(begin)
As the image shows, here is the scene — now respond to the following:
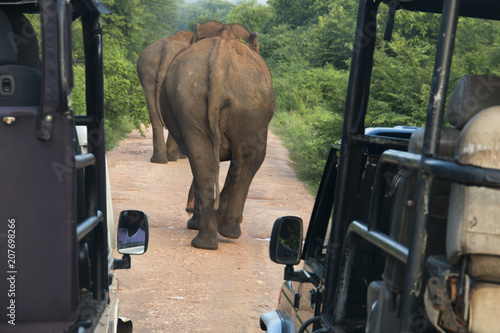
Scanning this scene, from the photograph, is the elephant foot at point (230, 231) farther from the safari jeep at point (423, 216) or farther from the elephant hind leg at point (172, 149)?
the elephant hind leg at point (172, 149)

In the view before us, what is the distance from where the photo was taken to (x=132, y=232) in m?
3.71

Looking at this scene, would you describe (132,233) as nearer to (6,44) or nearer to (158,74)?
(6,44)

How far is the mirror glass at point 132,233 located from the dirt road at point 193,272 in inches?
61.7

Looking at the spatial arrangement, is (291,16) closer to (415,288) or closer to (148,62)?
(148,62)

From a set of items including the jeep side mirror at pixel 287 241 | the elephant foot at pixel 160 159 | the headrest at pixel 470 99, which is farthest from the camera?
the elephant foot at pixel 160 159

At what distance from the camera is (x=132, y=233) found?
3703 millimetres

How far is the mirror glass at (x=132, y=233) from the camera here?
3684mm

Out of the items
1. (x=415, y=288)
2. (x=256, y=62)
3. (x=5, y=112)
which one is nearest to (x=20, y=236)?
(x=5, y=112)

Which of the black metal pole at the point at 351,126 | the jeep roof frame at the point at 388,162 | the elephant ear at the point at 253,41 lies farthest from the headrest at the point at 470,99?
the elephant ear at the point at 253,41

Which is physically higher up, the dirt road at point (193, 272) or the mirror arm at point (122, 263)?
the mirror arm at point (122, 263)

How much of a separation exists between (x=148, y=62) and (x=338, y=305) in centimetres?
1330

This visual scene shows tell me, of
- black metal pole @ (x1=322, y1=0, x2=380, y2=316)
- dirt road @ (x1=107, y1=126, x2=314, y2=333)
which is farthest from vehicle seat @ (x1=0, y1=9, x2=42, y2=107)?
dirt road @ (x1=107, y1=126, x2=314, y2=333)

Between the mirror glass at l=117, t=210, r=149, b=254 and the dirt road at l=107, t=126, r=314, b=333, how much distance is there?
1.57 metres

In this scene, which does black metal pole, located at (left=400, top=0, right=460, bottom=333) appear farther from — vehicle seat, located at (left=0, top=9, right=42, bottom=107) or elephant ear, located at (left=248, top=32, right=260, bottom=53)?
elephant ear, located at (left=248, top=32, right=260, bottom=53)
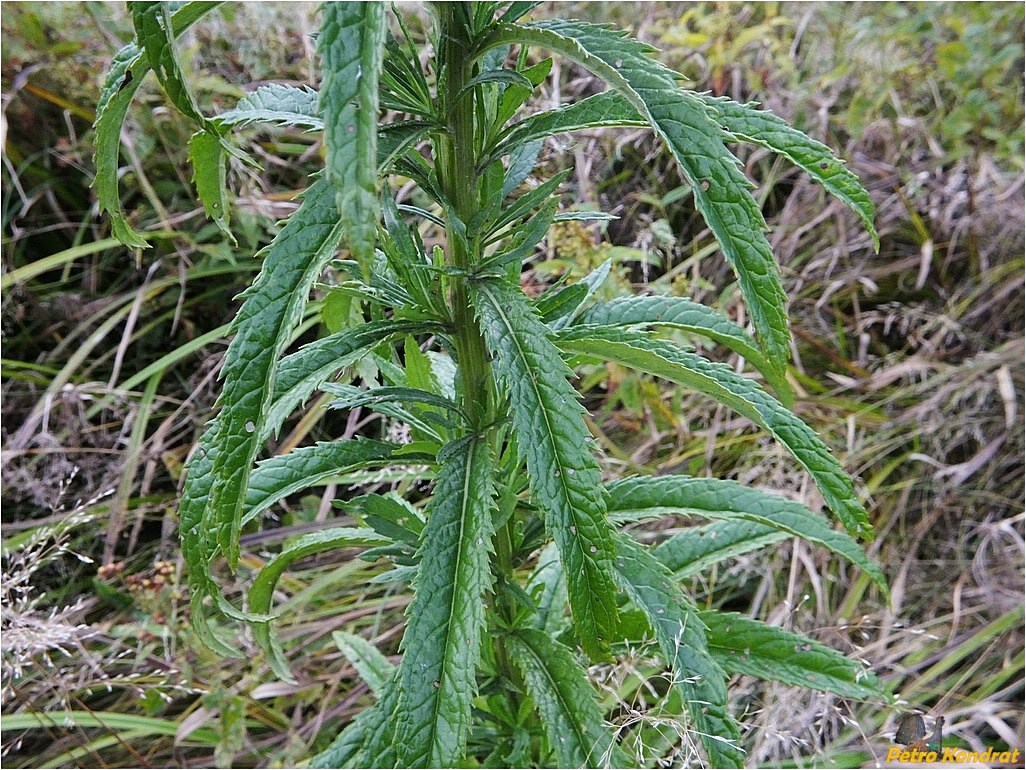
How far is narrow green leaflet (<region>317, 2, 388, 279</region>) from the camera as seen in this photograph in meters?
0.49

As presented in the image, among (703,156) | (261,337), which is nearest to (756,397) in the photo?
(703,156)

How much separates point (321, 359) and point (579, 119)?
359 mm

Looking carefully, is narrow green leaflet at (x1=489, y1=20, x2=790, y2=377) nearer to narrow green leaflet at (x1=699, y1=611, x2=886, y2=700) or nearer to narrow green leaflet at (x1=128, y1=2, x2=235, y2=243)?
narrow green leaflet at (x1=128, y1=2, x2=235, y2=243)

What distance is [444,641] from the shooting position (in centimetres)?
75

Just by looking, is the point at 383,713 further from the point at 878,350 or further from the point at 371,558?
the point at 878,350

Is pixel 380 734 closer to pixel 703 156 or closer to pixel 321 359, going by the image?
pixel 321 359

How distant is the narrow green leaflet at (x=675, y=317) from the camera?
958mm

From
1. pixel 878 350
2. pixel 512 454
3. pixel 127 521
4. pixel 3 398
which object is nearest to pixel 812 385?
pixel 878 350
(end)
**PROBLEM STATEMENT:**
Arrange every line of the entries above as a JSON list of strings, one string per line, skipping blank lines and omitting the picture markers.

**FULL RESPONSE:**
[
  "As the image shows, here is the scene — now respond to the following:",
  "Scanning this scene, from the photograph, is the elephant foot at point (230, 231) farther from the safari jeep at point (423, 216) or farther from the elephant hind leg at point (172, 149)?",
  "the elephant hind leg at point (172, 149)",
  "In the view before us, what is the distance from where the photo was taken to (x=132, y=232) in m?",
  "3.71",
  "Looking at this scene, would you describe (132,233) as nearer to (6,44) or nearer to (158,74)?",
  "(6,44)",
  "How far is the mirror glass at point 132,233 located from the dirt road at point 193,272 in inches?",
  "61.7",
  "Looking at the spatial arrangement, is (291,16) closer to (415,288) or closer to (148,62)?",
  "(148,62)",
  "From a set of items including the jeep side mirror at pixel 287 241 | the elephant foot at pixel 160 159 | the headrest at pixel 470 99, which is farthest from the camera?",
  "the elephant foot at pixel 160 159",
  "At what distance from the camera is (x=132, y=233) found?",
  "3703 millimetres",
  "How far is the mirror glass at (x=132, y=233) from the camera here?",
  "3684mm",
  "Out of the items",
  "1. (x=415, y=288)",
  "2. (x=256, y=62)",
  "3. (x=5, y=112)",
  "which one is nearest to (x=20, y=236)?",
  "(x=5, y=112)",
  "Which of the black metal pole at the point at 351,126 | the jeep roof frame at the point at 388,162 | the elephant ear at the point at 253,41 lies farthest from the headrest at the point at 470,99?",
  "the elephant ear at the point at 253,41",
  "Which is physically higher up, the dirt road at point (193, 272) or the mirror arm at point (122, 263)?",
  "the mirror arm at point (122, 263)",
  "How much of a separation exists between (x=148, y=62) and (x=338, y=305) in centimetres?",
  "1330",
  "This visual scene shows tell me, of",
  "- black metal pole @ (x1=322, y1=0, x2=380, y2=316)",
  "- dirt road @ (x1=107, y1=126, x2=314, y2=333)",
  "which is farthest from vehicle seat @ (x1=0, y1=9, x2=42, y2=107)?",
  "dirt road @ (x1=107, y1=126, x2=314, y2=333)",
  "Between the mirror glass at l=117, t=210, r=149, b=254 and the dirt road at l=107, t=126, r=314, b=333, how much distance is there?",
  "1.57 metres",
  "In this scene, which does black metal pole, located at (left=400, top=0, right=460, bottom=333) appear farther from — vehicle seat, located at (left=0, top=9, right=42, bottom=107) or elephant ear, located at (left=248, top=32, right=260, bottom=53)?",
  "elephant ear, located at (left=248, top=32, right=260, bottom=53)",
  "How far is narrow green leaflet (<region>317, 2, 388, 279</region>) from the camera as seen in this photograph in meters?",
  "0.49",
  "As presented in the image, among (703,156) | (261,337), which is nearest to (756,397) in the photo?",
  "(703,156)",
  "How much separates point (321, 359) and point (579, 119)?",
  "359 mm",
  "Looking carefully, is narrow green leaflet at (x1=489, y1=20, x2=790, y2=377) nearer to narrow green leaflet at (x1=699, y1=611, x2=886, y2=700) or nearer to narrow green leaflet at (x1=128, y1=2, x2=235, y2=243)?",
  "narrow green leaflet at (x1=128, y1=2, x2=235, y2=243)",
  "What distance is [444,641] from the shooting position (in centimetres)?",
  "75",
  "Just by looking, is the point at 383,713 further from the point at 878,350 or further from the point at 371,558?",
  "the point at 878,350",
  "Is pixel 380 734 closer to pixel 703 156 or closer to pixel 321 359, going by the image?",
  "pixel 321 359",
  "How distant is the narrow green leaflet at (x=675, y=317) from the camera?",
  "958mm",
  "From",
  "1. pixel 878 350",
  "2. pixel 512 454",
  "3. pixel 127 521",
  "4. pixel 3 398",
  "which object is nearest to pixel 812 385?",
  "pixel 878 350"
]